Some Christians do not appreciate the value of doctrine. They do not understand why we need to learn so much about God. I fear that the reason for this is that we do not always explain the effects that doctrine can have on our lives. The Doctor was not so foolish. Indeed, he is one of the masters of spiritual diagnostics, and of applying spiritual medicine to us. This example from his work on the book of Ephesians stood out to me. He is speaking about the message of Ephesians 1 and 2, and applies it to our cold hearts and our lack of missional thinking.
Are you worried about the coldness of your heart? I am sure you are, as we all ought to be. Is it not appalling that we can come and eat the bread and drink the wine at the communion table and be so unmoved, that our hearts are not overflowing with love to God?
Why are they not overflowing with love? It is because we do not realise the greatness of His love. If you want to love God do not try to work up something inside yourself: realise His love, and pray that the eyes of your understanding may be enlightened, that you may realise the pit out of which you have been hauled up, the depths to which you had sunk, your former terrible, precarious, perilous position, and what God has done for you, by His grace, in Christ. That is the way to realise it. ‘We love him because he first loved us’, says John, and it is the same argument. The understanding of these things is essential to a sense of wonder, love and praise.
But come to something still more practical. It is because we do not realise these things as we ought that we do not feel the burden of the souls of others as we ought. Christian people are but a handful in the world today. The masses are outside Christ, outside the Church, in godlessness and irreligion, and in a terrible state of sin. Are we concerned about them? Does their condition burden us? Have we a missionary sense with regard to our fellow citizens in this country? Does the condition of the benighted masses in other lands weigh upon us at all? Are we concerned about the missionary enterprise? Do we think about these things, do they burden us, do we pray to God about them? Are we asking, ‘What can I do, how can I help, what contribution can I make?’ If we are not, there is only one explanation—we have never realised the truth about people who are in a state of sin. We are just irritated by them, we are just annoyed. But that is not enough; we must be concerned about souls, we must be concerned about sin. We must see them as they are, the children of wrath, hell-bound, in this degradation, in this pollution that the apostle here describes. If we only saw it, our hearts would go out to them; we would see them as our Lord saw them, and He had a great heart of compassion for them. The poorness of our missionary and evangelistic zeal is entirely due to this. We have not seen the position of those outside truly—what they are, what they might be, and what Christ has done.

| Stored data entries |
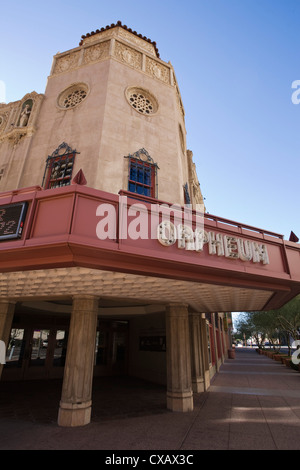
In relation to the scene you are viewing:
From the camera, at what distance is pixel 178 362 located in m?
10.0

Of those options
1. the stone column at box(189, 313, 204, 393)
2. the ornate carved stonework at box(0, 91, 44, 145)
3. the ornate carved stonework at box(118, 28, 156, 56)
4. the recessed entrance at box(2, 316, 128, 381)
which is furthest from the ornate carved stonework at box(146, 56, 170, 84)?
the recessed entrance at box(2, 316, 128, 381)

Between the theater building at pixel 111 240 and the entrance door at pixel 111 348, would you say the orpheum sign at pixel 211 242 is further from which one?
the entrance door at pixel 111 348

| Task objective |
Quote the passage on doctrine between "Some Christians do" and "love to God?", inclusive. This material was drawn from a separate source.

| Result of the exercise |
Some Christians do not appreciate the value of doctrine. They do not understand why we need to learn so much about God. I fear that the reason for this is that we do not always explain the effects that doctrine can have on our lives. The Doctor was not so foolish. Indeed, he is one of the masters of spiritual diagnostics, and of applying spiritual medicine to us. This example from his work on the book of Ephesians stood out to me. He is speaking about the message of Ephesians 1 and 2, and applies it to our cold hearts and our lack of missional thinking.
Are you worried about the coldness of your heart? I am sure you are, as we all ought to be. Is it not appalling that we can come and eat the bread and drink the wine at the communion table and be so unmoved, that our hearts are not overflowing with love to God?